To solve the system of equations using elimination, we have the following two equations:
- \( 4x - 6y = -48 \) (Equation 1)
- \( -2x + 4y = 30 \) (Equation 2)
First, we can modify Equation 2 to align the coefficients of \(x\) when we eliminate the variable \(x\). We can multiply Equation 2 by 2 to make the coefficient of \(x\) match the coefficient of \(x\) in Equation 1.

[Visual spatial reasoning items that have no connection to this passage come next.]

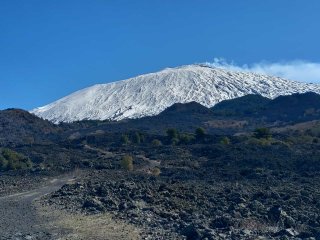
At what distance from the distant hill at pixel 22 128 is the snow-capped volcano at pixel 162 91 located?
130ft

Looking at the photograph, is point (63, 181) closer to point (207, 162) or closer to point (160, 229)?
point (207, 162)

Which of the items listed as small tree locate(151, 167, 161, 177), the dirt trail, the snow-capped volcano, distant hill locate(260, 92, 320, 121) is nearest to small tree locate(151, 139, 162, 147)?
small tree locate(151, 167, 161, 177)

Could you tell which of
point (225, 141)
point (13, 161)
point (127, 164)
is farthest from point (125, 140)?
point (127, 164)

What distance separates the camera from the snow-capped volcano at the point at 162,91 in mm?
154375

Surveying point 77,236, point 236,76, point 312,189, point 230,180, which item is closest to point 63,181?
point 230,180

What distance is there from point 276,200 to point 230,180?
933cm

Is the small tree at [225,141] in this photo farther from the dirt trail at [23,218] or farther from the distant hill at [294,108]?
the distant hill at [294,108]

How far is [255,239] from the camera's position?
18.1 meters

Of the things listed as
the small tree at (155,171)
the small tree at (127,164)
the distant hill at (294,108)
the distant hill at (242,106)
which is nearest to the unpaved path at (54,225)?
the small tree at (155,171)

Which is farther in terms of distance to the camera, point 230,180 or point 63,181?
point 63,181

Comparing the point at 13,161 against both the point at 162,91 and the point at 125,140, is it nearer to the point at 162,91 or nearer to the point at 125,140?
the point at 125,140

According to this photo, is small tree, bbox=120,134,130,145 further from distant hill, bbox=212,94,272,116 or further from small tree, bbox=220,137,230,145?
distant hill, bbox=212,94,272,116

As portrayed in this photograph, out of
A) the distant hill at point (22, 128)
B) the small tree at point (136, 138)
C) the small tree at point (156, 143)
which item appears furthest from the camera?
the distant hill at point (22, 128)

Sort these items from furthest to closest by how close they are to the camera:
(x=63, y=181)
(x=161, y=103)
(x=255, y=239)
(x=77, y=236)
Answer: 1. (x=161, y=103)
2. (x=63, y=181)
3. (x=77, y=236)
4. (x=255, y=239)
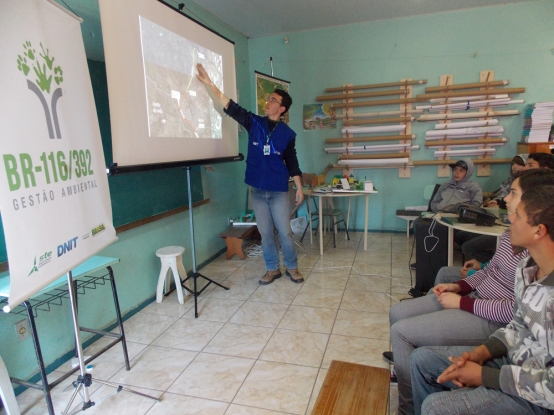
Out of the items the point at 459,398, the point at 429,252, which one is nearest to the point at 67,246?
the point at 459,398

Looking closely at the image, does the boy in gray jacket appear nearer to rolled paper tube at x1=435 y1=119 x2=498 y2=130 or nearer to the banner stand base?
the banner stand base

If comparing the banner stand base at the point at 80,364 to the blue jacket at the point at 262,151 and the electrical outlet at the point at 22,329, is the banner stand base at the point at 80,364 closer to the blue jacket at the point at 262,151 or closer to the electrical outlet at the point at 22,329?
the electrical outlet at the point at 22,329

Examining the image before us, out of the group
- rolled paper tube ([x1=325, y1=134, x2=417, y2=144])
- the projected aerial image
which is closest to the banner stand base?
the projected aerial image

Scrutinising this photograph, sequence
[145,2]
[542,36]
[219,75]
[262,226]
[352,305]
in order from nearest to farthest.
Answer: [145,2]
[352,305]
[219,75]
[262,226]
[542,36]

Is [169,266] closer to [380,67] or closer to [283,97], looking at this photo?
[283,97]

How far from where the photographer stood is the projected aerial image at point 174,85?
2184mm

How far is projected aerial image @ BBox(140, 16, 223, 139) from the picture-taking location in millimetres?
2184

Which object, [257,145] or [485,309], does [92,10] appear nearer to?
[257,145]

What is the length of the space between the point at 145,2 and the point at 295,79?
2.85m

Multiplying Equation 2 by 2:
\[ 2(-2x + 4y) = 2(30) \]
This gives us:
\[ -4x + 8y = 60 \quad \text{(Equation 3)} \]
Now we have:
- \( 4x - 6y = -48 \) (Equation 1)
- \( -4x + 8y = 60 \) (Equation 3)
Next, we can add Equation 1 and Equation 3 together to eliminate \(x\):
\[ (4x - 6y) + (-4x + 8y) = -48 + 60 \]
This simplifies to:
\[ 0x + 2y = 12 \]
Thus, we have:
\[ 2y = 12 \]
Dividing both sides by 2 gives:
\[ y = 6 \]
Now that we have the value of \(y\), we can substitute it back into one of the original equations to solve for \(x\). We can use Equation 1:
\[ 4x - 6(6) = -48 \]
Calculating this, we have:
\[ 4x - 36 = -48 \]
Adding 36 to both sides:
\[ 4x = -12 \]
Dividing both sides by 4 gives:
\[ x = -3 \]
Thus, the solution to the system of equations is:
\[ (x, y) = (-3, 6) \]
The answer is:
\[ \boxed{(-3, 6)} \]